Merge Nodes

We can merge a list of nodes onto the first one in the list. All relationships are merged onto that node too. We can specify the merge behavior for properties globally and/or individually.

MATCH (p:Person)
WITH p ORDER BY p.created DESC // newest one first
WITH p.email AS email, collect(p) as nodes
CALL apoc.refactor.mergeNodes(nodes, {properties: {
    name:'discard',
    age:'overwrite',
    kids:'combine',
    `addr.*`: 'overwrite',
    `.*`: 'discard'
}})
YIELD node
RETURN node

Below are the config options for this procedure: These config option also works for apoc.refactor.mergeRelationships([rels],{config}).

type operations

discard

the property from the first node will remain if already set, otherwise the first property in list will be written

overwrite / override

last property in list wins

combine

if there is only one property in list, it will be set / kept as single property otherwise create an array, tries to coerce values

In addition, mergeNodes supports the following config properties:

type operations

mergeRels

true/false: give the possibility to merge relationships with same type and direction.

produceSelfRel

true/false: if true (default), any eventual new self-relationship that would be created from the nodes merged into target node are inserted, otherwise not.

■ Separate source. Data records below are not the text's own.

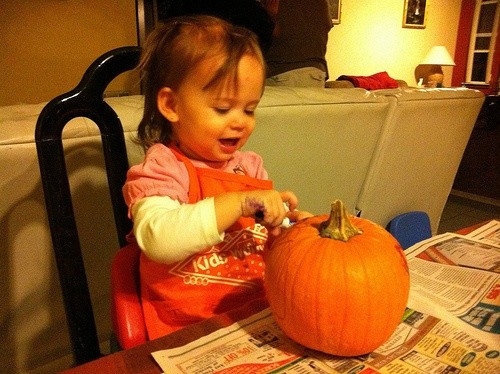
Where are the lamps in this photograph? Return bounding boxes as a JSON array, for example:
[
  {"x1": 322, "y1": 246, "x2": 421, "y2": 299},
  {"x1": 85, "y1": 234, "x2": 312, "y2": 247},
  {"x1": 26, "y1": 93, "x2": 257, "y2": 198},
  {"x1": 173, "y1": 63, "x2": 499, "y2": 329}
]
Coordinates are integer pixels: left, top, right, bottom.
[{"x1": 418, "y1": 46, "x2": 456, "y2": 87}]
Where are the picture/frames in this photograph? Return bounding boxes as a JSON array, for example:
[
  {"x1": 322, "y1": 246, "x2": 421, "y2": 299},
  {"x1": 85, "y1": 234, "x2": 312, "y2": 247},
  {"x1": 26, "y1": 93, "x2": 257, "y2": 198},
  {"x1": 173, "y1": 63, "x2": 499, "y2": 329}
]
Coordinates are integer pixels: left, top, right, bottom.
[
  {"x1": 402, "y1": 0, "x2": 428, "y2": 28},
  {"x1": 328, "y1": 0, "x2": 343, "y2": 25}
]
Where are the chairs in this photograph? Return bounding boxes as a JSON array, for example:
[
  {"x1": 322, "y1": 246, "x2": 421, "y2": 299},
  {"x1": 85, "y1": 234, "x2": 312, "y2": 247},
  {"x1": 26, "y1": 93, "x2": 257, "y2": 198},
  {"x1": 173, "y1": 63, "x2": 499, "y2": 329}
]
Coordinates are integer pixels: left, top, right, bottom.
[{"x1": 34, "y1": 46, "x2": 173, "y2": 368}]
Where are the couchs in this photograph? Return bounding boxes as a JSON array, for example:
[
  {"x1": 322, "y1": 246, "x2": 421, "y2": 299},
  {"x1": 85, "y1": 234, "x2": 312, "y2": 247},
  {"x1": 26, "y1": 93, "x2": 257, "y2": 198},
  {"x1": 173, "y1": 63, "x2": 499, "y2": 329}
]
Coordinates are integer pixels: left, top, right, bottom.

Please note that this param is independent from mergeRels config and doesn’t affect on pre-existing self-relationships (in this case it is used the preserveExistingSelfRels config).

preserveExistingSelfRels

true/false: is valid only with mergeRels:true. If true (default), the pre-existing self-relationships in the final node will remain, otherwise will be deleted.

singleElementAsArray

false/true: if is false (default) and type is combine in case the merge of two arrays is a new array with size 1 it extracts the single value.

If properties parameter is a map, properties with a name not included in parameter map are overridden.

Relationships properties are managed with the same nodes' method, except when the properties parameter is null, in this case entity properties are combined.

Example Usage

The examples below will help us learn how to use these procedures.

Same start and end nodes

The following creates a graph containings relationships that have the same start and end nodes
CREATE (n1:Person {name:'Tom'}),
(n2:Person {name:'John'}),
(n3:Company {name:'Company1'}),
(n5:Car {brand:'Ferrari'}),
(n6:Animal:Cat {name:'Derby'}),
(n7:City {name:'London'}),

(n1)-[:WORKS_FOR {since:2015}]->(n3),
(n2)-[:WORKS_FOR {since:2018}]->(n3),
(n3)-[:HAS_HQ {since:2004}]->(n7),
(n1)-[:DRIVE {since:2017}]->(n5),
(n2)-[:HAS {since:2013}]->(n6);
return *;
apoc.refactor.mergeNodes.createDataSetFirstExample
The following merges John and Tom into a single node:
MATCH (a1:Person{name:'John'}), (a2:Person {name:'Tom'})
WITH head(collect([a1,a2])) as nodes
CALL apoc.refactor.mergeNodes(nodes,{properties:"combine", mergeRels:true})
YIELD node
RETURN count(*)

If we execute this query, it will result in the following graph:

apoc.refactor.mergeNodes.resultFirstExample

Since we have relationships with same start and end nodes, relationships are merged and properties are combined.

Different start and end nodes

The following creates a graph containings relationships that have different start or end nodes:
Create (n1:Person {name:'Tom'}),
(n2:Person {name:'John'}),
(n3:Company {name:'Company1'}),
(n4:Company {name:'Company2'}),
(n5:Car {brand:'Ferrari'}),
(n6:Animal:Cat {name:'Derby'}),
(n7:City {name:'London'}),
(n8:City {name:'Liverpool'}),
(n1)-[:WORKS_FOR{since:2015}]->(n3),
(n2)-[:WORKS_FOR{since:2018}]->(n4),
(n3)-[:HAS_HQ{since:2004}]->(n7),
(n4)-[:HAS_HQ{since:2007}]->(n8),
(n1)-[:DRIVE{since:2017}]->(n5),
(n2)-[:HAS{since:2013}]->(n6)
return *;
apoc.refactor.mergeNodes.createDataSetSecondExample
The following merges John and Tom into a single node:
MATCH (a1:Person{name:'John'}), (a2:Person {name:'Tom'})
WITH head(collect([a1,a2])) as nodes
CALL apoc.refactor.mergeNodes(nodes,{
    properties:"combine",
    mergeRels:true
})
YIELD node
RETURN count(*)

If we execute this query, it will result in the following graph:

apoc.refactor.mergeNodes.resultSecondExample
apoc.refactor.mergeNodes.resultSecondExampleData

Since we have relationships with different end nodes, all relationships and properties are maintained.